A small victoria, drawn by two spirited blacks, was tearing up the street. Seated alone in it was an extraordinary and notable figure—Napoleon Timothy Te Paea III., King of Liali. He was six feet four inches in height, and over eighteen stone in weight. He wore a scarlet cloth uniform coat, blazing with gold, and his heavy, handsome brown face, with its weak, small mouth, and black eyes almost too large and soft for a man, was shaded by a white sun helmet with a wide gold band.

He drove furiously, looking neither to right nor to left, and, passing the house like a gorgeous whirlwind, was instantly lost in the casuarina forest beyond.

"That is the King, then?" said Vaiti. The Lialian language came almost as easily to her as her own, being only one of the dialects of the great Maori tongue that covers a good two-thirds of the island world.

"Yes," said Neumann's wife, "that is the King. And very little any of us have seen of him lately. He is afraid of the trouble he has got himself into; he shuts himself up all the time, and sees no one but his guards, and just sends a present now and then, first to one girl then to the other. And when he drives to take the air, he flies along like that, so that no one can stop and speak to him. He is terribly shy of strangers; I think it was because the Sipila was here that he did not come out at all last week."
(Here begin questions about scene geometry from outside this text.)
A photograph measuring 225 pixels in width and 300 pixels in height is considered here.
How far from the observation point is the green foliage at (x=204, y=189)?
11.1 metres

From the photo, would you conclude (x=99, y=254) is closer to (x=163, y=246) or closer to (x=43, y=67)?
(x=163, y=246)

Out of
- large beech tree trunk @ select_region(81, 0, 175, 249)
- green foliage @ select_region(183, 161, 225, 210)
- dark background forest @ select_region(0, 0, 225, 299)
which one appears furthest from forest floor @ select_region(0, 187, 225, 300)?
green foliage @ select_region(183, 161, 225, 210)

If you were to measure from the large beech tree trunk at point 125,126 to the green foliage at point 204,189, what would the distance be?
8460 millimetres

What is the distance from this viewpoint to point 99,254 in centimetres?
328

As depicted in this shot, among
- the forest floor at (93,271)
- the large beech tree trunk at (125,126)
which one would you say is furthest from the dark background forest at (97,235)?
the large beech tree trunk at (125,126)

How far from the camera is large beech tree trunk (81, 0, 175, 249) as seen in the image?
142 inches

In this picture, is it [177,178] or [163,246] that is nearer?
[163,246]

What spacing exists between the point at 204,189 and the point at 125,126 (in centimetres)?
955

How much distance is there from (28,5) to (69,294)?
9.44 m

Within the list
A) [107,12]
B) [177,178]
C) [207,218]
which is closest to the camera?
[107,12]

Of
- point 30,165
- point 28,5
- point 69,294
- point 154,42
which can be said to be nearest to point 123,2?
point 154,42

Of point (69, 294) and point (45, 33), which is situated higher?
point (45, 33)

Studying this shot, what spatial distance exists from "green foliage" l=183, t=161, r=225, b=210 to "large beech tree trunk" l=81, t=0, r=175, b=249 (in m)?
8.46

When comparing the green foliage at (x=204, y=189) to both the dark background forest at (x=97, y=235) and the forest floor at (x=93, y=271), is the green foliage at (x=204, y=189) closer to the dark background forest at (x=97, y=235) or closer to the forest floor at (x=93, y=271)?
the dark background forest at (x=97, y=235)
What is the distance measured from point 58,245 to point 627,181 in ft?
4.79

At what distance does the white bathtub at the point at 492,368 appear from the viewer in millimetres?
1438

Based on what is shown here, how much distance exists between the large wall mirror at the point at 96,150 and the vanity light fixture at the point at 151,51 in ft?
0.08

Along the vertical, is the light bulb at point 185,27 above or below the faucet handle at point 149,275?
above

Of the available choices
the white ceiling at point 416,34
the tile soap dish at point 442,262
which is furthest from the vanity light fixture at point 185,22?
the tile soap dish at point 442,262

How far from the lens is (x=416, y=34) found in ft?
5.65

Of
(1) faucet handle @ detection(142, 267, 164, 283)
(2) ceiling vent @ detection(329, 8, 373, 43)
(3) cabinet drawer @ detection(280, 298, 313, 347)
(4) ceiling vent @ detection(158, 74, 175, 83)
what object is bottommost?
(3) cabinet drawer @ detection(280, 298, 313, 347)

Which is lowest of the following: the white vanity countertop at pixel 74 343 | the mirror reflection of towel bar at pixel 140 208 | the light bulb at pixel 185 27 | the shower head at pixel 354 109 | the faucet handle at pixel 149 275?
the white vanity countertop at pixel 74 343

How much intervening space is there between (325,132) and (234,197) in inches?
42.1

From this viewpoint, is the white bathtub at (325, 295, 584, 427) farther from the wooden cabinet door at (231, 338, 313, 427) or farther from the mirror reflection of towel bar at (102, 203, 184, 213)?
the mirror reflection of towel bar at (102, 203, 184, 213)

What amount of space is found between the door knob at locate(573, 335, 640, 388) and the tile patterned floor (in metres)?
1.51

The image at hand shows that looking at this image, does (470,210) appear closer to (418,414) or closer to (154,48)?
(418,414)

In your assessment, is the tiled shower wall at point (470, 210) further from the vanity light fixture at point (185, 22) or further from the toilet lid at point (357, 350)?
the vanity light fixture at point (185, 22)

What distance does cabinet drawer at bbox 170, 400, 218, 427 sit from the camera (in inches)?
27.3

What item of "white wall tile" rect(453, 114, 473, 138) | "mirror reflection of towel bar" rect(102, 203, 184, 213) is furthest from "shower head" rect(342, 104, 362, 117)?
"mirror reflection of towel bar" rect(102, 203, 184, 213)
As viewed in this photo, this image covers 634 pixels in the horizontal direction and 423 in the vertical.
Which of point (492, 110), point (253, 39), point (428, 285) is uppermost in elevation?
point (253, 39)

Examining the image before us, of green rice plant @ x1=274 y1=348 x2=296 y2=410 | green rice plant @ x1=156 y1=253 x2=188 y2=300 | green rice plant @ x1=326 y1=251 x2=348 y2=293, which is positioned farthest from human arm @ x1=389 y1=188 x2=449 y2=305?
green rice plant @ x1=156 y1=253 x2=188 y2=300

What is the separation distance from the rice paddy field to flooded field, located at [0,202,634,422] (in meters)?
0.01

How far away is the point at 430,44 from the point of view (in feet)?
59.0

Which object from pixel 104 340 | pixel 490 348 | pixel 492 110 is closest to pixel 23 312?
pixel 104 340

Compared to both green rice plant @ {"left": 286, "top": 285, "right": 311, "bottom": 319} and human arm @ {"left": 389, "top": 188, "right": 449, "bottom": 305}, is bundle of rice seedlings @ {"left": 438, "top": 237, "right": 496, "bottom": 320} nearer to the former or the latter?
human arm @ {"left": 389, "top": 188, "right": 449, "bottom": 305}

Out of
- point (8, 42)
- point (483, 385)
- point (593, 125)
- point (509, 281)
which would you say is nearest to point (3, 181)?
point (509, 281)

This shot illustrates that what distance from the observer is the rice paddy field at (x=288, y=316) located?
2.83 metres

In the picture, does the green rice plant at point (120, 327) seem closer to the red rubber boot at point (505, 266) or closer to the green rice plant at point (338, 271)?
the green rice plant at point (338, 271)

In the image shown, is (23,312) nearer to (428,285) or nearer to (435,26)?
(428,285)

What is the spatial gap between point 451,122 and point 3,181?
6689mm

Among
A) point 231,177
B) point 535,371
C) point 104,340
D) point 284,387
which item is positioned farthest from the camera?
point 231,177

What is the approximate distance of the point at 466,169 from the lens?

"Is it such a very good thing for the princess he will marry?" asked Vaiti, playing with a yellow alamanda flower.

"Very, very good indeed," replied the Lialian impressively. "She will have a gold crown to wear on her head, and sit on a red velvet and gold throne beside the King, and have the most beautiful satin dresses from Sydney, and all her chemises will have lace and ribbons on them. And as soon as the King buys another schooner for himself and Liali, she will travel in it with him whenever she likes, for sometimes he will go to Samoa, to stay with King Malietoa, or he will sail a whole week to Mbau in Fiji, and then Princess Thakombau and the Prince of Kandavu make feasts and dances for him, and the Kovana [governor] gives a real 'papalangi' dinner for him, with champagne and a band. And as for what she will have to eat at home, it is past telling, for in the palace there is no count whatever made of tinned salmon and biscuit, and she may have a sackful of sugar at every meal, and a whole roast pig every day. She may eat till she falls asleep, and then wake up to eat. Ah, it is a good thing for the princess who marries the King, whichever she may be!"

"I think you will be thirsty if you talk so much," said Vaiti rather rudely. "I am thirsty myself with only listening to you. Go and make some kava for me."

Mrs. Neumann, who had been rather proud to have Vaiti staying with her—since her rank as a princess of Atiu counted for a good deal among the island races—began to dislike her visitor soon after this, and to wish her well away. Vaiti was not an angel in the house at the best of times, and she did not trouble to make herself pleasant just then. Indeed, one would almost have thought she was trying to pick a quarrel. And, as that sort of effort rarely goes unrewarded, it is not astonishing to learn that the quarrel came before long—a bitter, loud-tongued dispute that left Mrs. Neumann sobbing in a fat, frightened heap on the floor, and Vaiti, silent but stormy, packing up her camphorwood box to depart.

Neumann, being afraid of Saxon's possible anger, tried to keep her, but she laughed in his face, and went on packing. There was an empty native house—little more than a palm-leaf hut, once tenanted by a Chinese trader—standing by the road about halfway through the great casuarina forest; a lonely, ramshackle place, used and wanted by nobody. There and there only Vaiti would go, taking mats and cooking pots with her, to stay until her father came back. When some of the islanders betrayed meddlesome curiosity as to her motives, and the missionaries declared they scented scandal, Vaiti silenced and terrified the one, and convinced the others that she was hopelessly beyond the pale, by giving out that she was something of a witch, and meant to go into the forest to gather and prepare certain powerful charms. These, she said, would injure only her enemies, but were altogether powerless to hurt anyone who spoke well of her. In consequence, the evil tongues of Liali received a sudden check.